Actually, a good solution would be to select the variables with the highest "univariate importance" (as computed inside the TIMi Audit reports): you'll have a much better variable selection. We attached a small Anatella graph that automatically extracts this "variable list" from the TIMi "audit report".

As explained above, selecting variables based on variance is not necessarily a good idea.

However, when you select variables based on:

* linear correlation,

* timi univariate importance

* or any other criteria...

... the question of the threshold still remains.

To reduce the number of variables, we have seen many people do the following 2 steps:

Step 1. keep only the variable with a "high" linear correlation with the target. This gives you a first set "A" of variable.

Step 2. Reduce the set "A" of variables by removing from this set the variables that are strongly correlated together.

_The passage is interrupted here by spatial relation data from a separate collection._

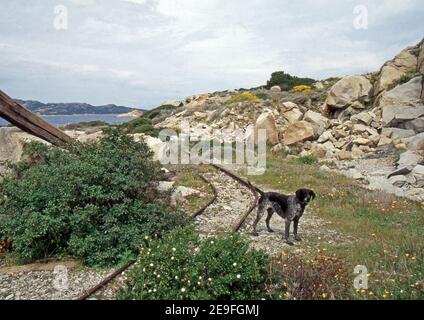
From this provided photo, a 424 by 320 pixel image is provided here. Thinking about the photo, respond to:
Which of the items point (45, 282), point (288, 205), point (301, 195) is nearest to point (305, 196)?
point (301, 195)

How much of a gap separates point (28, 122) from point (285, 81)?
130 feet

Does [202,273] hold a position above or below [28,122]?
below

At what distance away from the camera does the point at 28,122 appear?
943 cm

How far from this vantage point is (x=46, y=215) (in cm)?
674

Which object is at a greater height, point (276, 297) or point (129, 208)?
point (129, 208)

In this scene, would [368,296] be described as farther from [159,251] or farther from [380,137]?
[380,137]

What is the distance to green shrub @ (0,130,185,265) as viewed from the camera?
645cm

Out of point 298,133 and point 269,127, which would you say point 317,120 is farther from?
point 269,127

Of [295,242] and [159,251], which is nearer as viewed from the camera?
[159,251]

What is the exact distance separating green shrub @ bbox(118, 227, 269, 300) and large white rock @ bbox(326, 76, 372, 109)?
70.9ft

The idea is the following: "if two variables are correlated at 95%, then these 2 variables are virtually the same and you can safely remove one of the two".

Each of these two steps described here above requires you to define a threshold. So, let's analyze each step:

Step 1: As explained above, using the "linear correlation with the target" isn’t a good idea. You should rather use the "timi univariate importance". You could use a threshold of 5% on "timi univariate importance". You might be tempted to think the following: "A threshold of 5% on the "timi univariate importance" means that, in the worst case, you'll lose 5% of AUC inside your final model". This sentence is not true because there can exist inside you dataset some "multivariate effects" that suddenly transform a "bad" variable (with a low "timi univariate importance") to an excellent variable (with a high "multivariate importance" in the top 10 variables). This is more common than you might think (although, with a threshold of 5%, you should be safe): For example: look at the variable "capital losses" (always in the census-income dataset):

Step 2: Two variables A and B that are correlated at 95% are very similar but there still exists 5% difference between them. If your target size (i.e. the number of positive case inside a binary predictive model) is 1% (which is very common), then the 5% difference that exists between the two variables A and B might make an enormous difference: It can happen that a variable A is very good and a variable B is very bad (although they are correlated at 95%). So, for small target sizes, we would not remove any variable during step 2. If you have a large target size (i.e. the target size is 50% of the total dataset size), then you can remove either A or B (when A and B are correlated at 95%).